Looking for a president for Lebanon in all the wrong places

Makram Rabah /The Arab Weekly

It is not uncommon for parlia­ments to fail to pass a specific bill or to even elect a president but to fail to choose a new head of state 45 times, as the Leba­nese chamber of deputies has, is perhaps a record of abysmal failure.

This deadlock might soon be bro­ken, or so it seems, and the Leba­nese parliament might achieve the required quorum to elect a presi­dent. This breakthrough was partly due to an initiative led by former prime minister Saad Hariri to bro­ker a deal with one of the two presi­dential candidates, Hezbollah’s main Christian ally, Michael Aoun.

Hariri, who heads the largest par­liamentary bloc, had made Sulei­man Frangieh his choice for the presidency, something that would have secured Frangieh’s election had the parliament actually con­vened.

While Aoun and Frangieh theo­retically belong to the same pro- Syrian-Iranian political camp, Hariri, House Speaker Nabih Berri and Druze leader Walid Jumblatt opted to support the latter who was politically more reliable and a more pleasant character to deal with than Aoun, who is famous for his anger fits and his unorthodox demean­our.

The main obstacle for the election of Aoun transcended his personal qualities. Saudi Arabia, Hariri’s main patron had implicitly vetoed Aoun viewing his election as a win for its regional nemesis, Iran.

While this anti-Iran position does not seem to have changed, much of the Hariri initiative indicates that Riyadh no longer objects to Aoun. This one-dimensional interpreta­tion might be misguided, mainly because Saudi Arabia simply no longer cares for developments in Lebanon.

This Saudi position is mainly triggered by its engagement in conflict with Iran and its allies in Yemen and Syria, which naturally takes precedence over Lebanon’s inconsequential position. Moreo­ver, Saudi indifferences primar­ily stems from its disappointment with its Lebanese allies, as Hariri has failed time and again to field a proper political front to respond to the attacks of Iran and its Lebanese subsidiary, Hezbollah, against the Saudi monarchy.

Consequently, the potential elec­tion of Aoun or any other figure might not be the way out for the Lebanese predicament but rather a continuation of chaos that started with the 2005 assassination of Saad Hariri’s father, former prime minis­ter Rafik Hariri.

In 2008, the Doha agreement gave the Lebanese political elite the required regional support to elect Michel Suleiman as president and to end a violent confrontation be­tween Hezbollah and pro-govern­ment elements.

At this important juncture, the election of Aoun, with Hariri’s backing, and without this regional consensus will not yield any posi­tive outcomes but would rather alienate

Lebanon from its regional surroundings, i.e. the Sunni envi­ronment.

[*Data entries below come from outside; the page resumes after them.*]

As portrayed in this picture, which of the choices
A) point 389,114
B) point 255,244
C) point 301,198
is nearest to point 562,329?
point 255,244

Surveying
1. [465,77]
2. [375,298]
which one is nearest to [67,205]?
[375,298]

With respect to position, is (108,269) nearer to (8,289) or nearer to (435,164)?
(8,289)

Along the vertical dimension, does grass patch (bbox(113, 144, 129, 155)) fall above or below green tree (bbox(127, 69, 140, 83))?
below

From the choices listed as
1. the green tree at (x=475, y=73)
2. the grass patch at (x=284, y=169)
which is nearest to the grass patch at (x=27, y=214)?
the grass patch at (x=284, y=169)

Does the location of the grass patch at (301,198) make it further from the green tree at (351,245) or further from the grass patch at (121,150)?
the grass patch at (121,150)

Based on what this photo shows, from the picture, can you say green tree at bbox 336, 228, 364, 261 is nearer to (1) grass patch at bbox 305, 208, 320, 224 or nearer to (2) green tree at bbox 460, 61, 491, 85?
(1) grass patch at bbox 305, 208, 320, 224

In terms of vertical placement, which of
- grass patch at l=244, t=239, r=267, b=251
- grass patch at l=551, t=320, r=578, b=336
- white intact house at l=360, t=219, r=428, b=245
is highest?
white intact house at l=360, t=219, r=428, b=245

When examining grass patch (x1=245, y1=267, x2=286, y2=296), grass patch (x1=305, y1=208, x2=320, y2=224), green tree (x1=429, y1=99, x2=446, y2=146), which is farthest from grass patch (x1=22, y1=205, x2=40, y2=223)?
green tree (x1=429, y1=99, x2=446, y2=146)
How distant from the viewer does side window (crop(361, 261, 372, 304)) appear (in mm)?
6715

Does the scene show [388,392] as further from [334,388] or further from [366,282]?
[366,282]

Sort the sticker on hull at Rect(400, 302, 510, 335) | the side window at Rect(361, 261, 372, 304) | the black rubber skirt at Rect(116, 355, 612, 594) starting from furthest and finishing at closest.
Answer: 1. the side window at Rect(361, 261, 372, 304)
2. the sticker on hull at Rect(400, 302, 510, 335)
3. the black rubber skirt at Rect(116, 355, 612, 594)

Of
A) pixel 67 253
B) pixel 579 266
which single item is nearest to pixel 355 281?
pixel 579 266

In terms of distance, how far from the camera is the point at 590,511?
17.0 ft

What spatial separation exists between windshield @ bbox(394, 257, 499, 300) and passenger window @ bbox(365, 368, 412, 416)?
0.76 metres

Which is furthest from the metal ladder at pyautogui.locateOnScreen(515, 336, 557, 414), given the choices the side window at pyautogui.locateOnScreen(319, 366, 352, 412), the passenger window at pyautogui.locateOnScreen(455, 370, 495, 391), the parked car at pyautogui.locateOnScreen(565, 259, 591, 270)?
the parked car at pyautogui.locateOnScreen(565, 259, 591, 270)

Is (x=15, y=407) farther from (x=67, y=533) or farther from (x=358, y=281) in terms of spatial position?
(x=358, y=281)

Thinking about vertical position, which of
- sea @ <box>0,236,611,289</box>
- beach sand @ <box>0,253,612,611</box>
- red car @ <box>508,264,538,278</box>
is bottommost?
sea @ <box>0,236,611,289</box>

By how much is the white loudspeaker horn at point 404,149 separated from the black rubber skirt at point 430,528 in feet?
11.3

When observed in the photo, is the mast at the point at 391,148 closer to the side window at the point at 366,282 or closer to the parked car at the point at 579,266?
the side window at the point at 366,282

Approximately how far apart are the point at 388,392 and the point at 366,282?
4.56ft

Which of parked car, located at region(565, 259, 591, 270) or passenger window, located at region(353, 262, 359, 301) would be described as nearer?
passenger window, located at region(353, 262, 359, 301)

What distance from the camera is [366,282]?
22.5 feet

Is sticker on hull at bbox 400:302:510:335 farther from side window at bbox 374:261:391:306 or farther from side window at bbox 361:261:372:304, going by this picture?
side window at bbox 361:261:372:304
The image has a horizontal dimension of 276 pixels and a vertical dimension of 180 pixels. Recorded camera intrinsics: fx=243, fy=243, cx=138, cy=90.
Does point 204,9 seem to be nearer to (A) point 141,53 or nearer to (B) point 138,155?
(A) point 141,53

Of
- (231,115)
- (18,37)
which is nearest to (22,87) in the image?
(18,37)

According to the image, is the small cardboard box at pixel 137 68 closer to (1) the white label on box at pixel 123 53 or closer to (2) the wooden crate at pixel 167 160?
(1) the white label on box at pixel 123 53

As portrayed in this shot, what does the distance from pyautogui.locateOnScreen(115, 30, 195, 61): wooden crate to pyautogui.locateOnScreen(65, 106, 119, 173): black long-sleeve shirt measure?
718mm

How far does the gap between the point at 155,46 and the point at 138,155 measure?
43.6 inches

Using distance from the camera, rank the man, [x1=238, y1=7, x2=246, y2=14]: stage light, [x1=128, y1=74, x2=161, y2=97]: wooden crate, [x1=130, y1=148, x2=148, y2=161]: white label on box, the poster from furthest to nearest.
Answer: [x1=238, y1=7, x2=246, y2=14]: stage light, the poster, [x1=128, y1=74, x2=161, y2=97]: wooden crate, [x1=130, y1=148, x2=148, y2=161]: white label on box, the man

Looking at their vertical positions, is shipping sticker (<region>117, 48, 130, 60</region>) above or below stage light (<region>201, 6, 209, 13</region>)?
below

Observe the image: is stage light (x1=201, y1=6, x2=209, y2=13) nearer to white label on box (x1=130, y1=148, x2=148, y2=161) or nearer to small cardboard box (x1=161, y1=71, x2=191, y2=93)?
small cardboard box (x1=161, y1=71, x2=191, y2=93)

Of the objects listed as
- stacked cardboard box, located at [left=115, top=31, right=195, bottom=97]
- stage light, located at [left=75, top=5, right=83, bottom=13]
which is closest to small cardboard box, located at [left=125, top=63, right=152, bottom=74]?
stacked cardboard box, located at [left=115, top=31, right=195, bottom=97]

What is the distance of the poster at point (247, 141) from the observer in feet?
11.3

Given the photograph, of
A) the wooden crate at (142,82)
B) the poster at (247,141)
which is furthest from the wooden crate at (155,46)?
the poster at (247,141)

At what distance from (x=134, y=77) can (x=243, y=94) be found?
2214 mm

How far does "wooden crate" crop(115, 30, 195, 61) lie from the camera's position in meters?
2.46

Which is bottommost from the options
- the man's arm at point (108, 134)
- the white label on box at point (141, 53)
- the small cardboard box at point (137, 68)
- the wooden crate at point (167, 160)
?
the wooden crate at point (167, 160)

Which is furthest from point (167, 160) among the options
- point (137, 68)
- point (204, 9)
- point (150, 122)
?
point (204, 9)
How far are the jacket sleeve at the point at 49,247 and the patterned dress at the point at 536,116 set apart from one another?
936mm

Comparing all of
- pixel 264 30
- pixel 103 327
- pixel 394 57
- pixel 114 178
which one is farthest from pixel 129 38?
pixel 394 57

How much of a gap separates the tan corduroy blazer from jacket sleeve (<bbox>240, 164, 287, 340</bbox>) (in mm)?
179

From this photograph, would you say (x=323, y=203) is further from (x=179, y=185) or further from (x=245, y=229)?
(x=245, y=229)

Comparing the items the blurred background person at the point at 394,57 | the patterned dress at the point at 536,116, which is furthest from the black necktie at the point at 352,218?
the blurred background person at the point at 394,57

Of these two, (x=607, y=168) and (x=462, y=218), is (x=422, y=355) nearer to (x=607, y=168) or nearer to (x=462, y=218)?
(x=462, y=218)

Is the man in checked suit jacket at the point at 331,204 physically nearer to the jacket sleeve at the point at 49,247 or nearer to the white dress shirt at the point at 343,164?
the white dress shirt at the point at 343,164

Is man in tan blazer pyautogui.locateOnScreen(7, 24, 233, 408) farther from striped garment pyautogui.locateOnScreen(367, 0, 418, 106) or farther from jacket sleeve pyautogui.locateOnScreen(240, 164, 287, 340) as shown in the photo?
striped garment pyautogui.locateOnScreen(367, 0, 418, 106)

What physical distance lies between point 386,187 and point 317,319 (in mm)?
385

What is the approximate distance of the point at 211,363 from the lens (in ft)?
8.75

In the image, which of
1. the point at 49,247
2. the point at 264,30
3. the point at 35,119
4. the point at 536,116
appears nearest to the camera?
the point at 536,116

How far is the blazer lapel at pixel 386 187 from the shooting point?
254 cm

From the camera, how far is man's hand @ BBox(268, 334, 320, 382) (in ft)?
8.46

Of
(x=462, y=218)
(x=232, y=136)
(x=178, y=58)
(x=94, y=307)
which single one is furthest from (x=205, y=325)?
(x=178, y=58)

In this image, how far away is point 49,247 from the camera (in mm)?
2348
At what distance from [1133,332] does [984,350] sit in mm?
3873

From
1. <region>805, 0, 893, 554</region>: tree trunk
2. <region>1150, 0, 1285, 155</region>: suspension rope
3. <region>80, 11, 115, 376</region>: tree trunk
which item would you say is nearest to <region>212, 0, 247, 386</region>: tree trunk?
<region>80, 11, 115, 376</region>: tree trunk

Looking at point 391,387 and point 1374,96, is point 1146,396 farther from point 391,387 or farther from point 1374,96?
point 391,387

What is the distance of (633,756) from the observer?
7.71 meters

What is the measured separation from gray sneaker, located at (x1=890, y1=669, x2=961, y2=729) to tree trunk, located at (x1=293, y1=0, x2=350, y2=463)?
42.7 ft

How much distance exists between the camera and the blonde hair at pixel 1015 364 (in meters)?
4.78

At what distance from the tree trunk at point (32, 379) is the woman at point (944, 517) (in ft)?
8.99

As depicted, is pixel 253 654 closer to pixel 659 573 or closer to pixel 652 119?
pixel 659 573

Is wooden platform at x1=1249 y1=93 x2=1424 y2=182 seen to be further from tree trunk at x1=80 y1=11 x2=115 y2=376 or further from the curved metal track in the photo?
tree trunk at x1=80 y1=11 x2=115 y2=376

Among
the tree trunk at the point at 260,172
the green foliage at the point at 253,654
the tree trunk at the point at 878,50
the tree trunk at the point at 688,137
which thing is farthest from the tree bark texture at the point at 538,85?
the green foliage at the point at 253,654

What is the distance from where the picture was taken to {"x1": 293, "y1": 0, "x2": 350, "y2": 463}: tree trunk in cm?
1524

Berri and Jumblatt seem to be aware of this regional aban­donment and have requested that the election of a president comes within a package deal with the blessing of the regional and inter­national actors.

Aoun, and Hezbollah by exten­sion, has refused to pledge any commitments that he has publicly declared would impede the pre­rogatives of a strong president, which Aoun will certainly fill. This so-called myth of a strong presi­dent clearly disregards the fact that strong leaders within a stratified country, such as Lebanon, have to be balanced arbitrators capable of resolving many of the problems of governance rather than simply re­claiming the rights of the Lebanese Christians.

Aoun time and again has failed to understand the regional role that Lebanon could play, if a strategic and substantial road map is adopt­ed, both to reform the geriatric po­litical system and to more impor­tantly navigate the murky waters of the ongoing Sunni-Shia regional war.

As interim prime minister from 1988 to 1990, Aoun unwisely de­cided to ignore the global ramifi­cations of the end of the cold war and the unfolding Gulf War. Aoun’s decision to launch a suicidal war plunged the Lebanese Army under his command into a losing battle with the Syrian Army, which ended with the occupation of Lebanon.

Aoun could nevertheless prove his critics wrong if he and his en­tourage realise that the burden of responsibility requires a shedding of their populist exclusionist rheto­ric; even then it might be too little too late for the 81-year-old prospec­tive president.